Remember, fucking up doesn’t mean getting bad results; it means not doing your best with what you’ve got. As long as you’ve developed values you believe in, and have reason to think you’re doing your best to work at living up to them, you’ll always be a success, even if learning you’ve got a wacky brain is hard to swallow.

 

Curing Yourself of Addiction

No matter how much evidence accumulates that our potential for addictions of all kinds (controlled substances, sex, edible substances, Internet, horrible people) owes more to causes we don’t control, like our genes, than those we do, we continue to experience addictions as moral failures and respond accordingly. Usually, that response means hiding the addiction and condemning others who have it—at least if you’re in politics.

Once you can accept that life, in fact, sucks, and the tons of bad stuff to be born and/or stuck with is distributed unevenly, unfairly, and undeservedly, recovery from addiction becomes much less impossible.

Trying to make bad impulses go away, or to scare or cry or communicate them into submission, usually doesn’t work and may actually increase your neediness and drive you back to your addictions.
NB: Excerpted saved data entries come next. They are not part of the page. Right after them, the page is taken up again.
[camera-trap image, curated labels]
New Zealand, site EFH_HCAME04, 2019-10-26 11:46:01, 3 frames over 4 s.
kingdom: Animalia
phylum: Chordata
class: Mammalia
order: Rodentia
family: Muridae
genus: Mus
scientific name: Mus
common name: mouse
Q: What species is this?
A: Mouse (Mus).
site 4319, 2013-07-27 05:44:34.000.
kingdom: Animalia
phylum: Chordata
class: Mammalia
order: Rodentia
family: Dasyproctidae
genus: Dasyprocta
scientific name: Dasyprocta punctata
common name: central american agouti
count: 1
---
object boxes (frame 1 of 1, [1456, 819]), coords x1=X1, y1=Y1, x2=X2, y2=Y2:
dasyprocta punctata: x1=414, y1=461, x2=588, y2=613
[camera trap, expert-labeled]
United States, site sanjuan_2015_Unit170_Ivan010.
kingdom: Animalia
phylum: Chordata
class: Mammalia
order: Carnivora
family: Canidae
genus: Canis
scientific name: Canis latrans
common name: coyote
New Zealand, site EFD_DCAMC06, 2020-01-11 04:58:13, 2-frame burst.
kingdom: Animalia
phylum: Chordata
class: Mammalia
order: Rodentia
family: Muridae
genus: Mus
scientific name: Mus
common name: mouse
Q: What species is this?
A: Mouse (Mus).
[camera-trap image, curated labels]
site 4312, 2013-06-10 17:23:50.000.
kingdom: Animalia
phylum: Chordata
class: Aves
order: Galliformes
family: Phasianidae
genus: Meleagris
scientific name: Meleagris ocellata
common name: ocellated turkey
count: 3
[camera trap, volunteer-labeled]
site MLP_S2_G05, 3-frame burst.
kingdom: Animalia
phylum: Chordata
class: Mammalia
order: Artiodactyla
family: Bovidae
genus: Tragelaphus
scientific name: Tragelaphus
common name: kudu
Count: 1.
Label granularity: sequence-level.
Long story short, most of what you’ve seen on Intervention doesn’t fly in real life.

Instead, improvement begins with acceptance of the permanence of what’s wrong and a realization that there are, nevertheless, good reasons for pushing yourself to manage flaws that will never stop being a painful burden.

As everyone in recovery knows, there’s no moment of victory and absolute, eternal sobriety. Success over addiction means knowing why being unaddicted is worthwhile, and trying as hard as you can to stay that way, no matter how harsh the truth of your past, present, or future may be.